** Document passage follows **

Abstract 37P
Background
Early-stage non-small cell lung cancer (NSCLC) has a 5-year survival rate of 63%. Current standards of care include surgery in the form of lobectomy or resection and stereotactic ablative radiotherapy (SABR). However, the current limitation of SABR is the moderate rates of reoccurrence in patients receiving treatment. We hypothesize that Neutrophil Extracellular Traps (NETs) may play a role in radio-resistance by decreasing T cell infiltration and activation in the tumor microenvironment.
Methods
The SABR-Bridge cohort is comprised of patients eligible for surgery that instead received neoadjuvant SABR followed by surgery 3-6 months later due to the SARS-COV-2 Pandemic. This cohort provides the unique ability to analyze changes in the microenvironment in non-responders after radiation. In addition, we use an orthotopic model of NSCLC with LLC1 cells injected into the left lung of wildtype or PAD4KO mice. Mice were then irradiated on day 7 and the tumor microenvironment was characterized with spectral flow cytometry and immunofluorescence spectroscopy.
Results
Result show that irradiated PAD4KO mice had significant decrease in both tumor volume and burden in comparison to controls. Further PD1+ CD8+ T cell infiltration in irradiated PAD4KO mice was significantly increased in comparison to controls. Survival analysis demonstrated that irradiated PAD4KO mice the received subsequent immonotherapy treatment had significantly better OS in comparison to wildtype controls.
Conclusions
It can be concluded that NETs play a role in radio resistance through decreasing T cell infiltration in a NSCLC orthotopic setting. Further, in PAD4KO preclinical models, adjuvant immunotherapy was more effective conferring greater OS. Future implications include the use of DNase or PAD4i to potentially increase radiation induced T cell infiltration in the context of adjuvant immune checkpoint-blockade therapy (ICI) in patient settings.
Editorial acknowledgement
Clinical trial identification
Legal entity responsible for the study
The authors.
Funding
CIHR.
Disclosure
All authors have declared no conflicts of interest.

** End of Document passage **
** Source material follows **

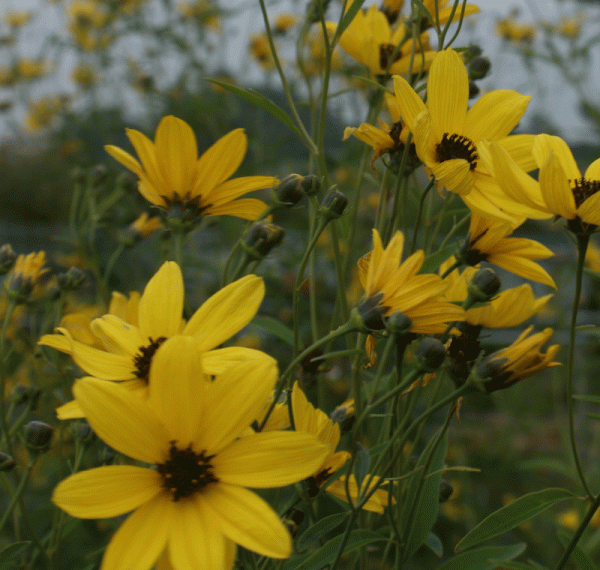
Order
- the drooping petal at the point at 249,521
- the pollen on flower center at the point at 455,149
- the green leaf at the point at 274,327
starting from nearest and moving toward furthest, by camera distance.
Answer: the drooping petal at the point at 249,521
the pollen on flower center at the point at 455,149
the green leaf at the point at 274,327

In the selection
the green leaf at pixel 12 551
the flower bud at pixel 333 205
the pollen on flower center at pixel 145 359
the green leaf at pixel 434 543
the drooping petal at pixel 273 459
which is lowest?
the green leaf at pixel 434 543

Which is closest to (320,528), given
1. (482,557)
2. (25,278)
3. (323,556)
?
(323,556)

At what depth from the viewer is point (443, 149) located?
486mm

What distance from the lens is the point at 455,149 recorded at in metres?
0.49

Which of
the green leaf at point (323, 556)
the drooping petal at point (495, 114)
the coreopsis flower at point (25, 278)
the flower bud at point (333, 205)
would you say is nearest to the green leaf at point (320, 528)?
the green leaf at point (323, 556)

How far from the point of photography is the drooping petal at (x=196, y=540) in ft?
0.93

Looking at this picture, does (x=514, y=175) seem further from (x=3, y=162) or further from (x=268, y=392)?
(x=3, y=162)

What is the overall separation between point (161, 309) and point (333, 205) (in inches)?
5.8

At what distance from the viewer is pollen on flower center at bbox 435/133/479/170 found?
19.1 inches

** End of Source material **

→ Task prompt
Answer these questions from the lung cancer abstract:
(a) What 5-year survival rate does it give for early-stage NSCLC?
(b) On what day were the mice irradiated?
(c) What funding source is listed?

→ Exercise output
(a) 63%
(b) Day 7
(c) CIHR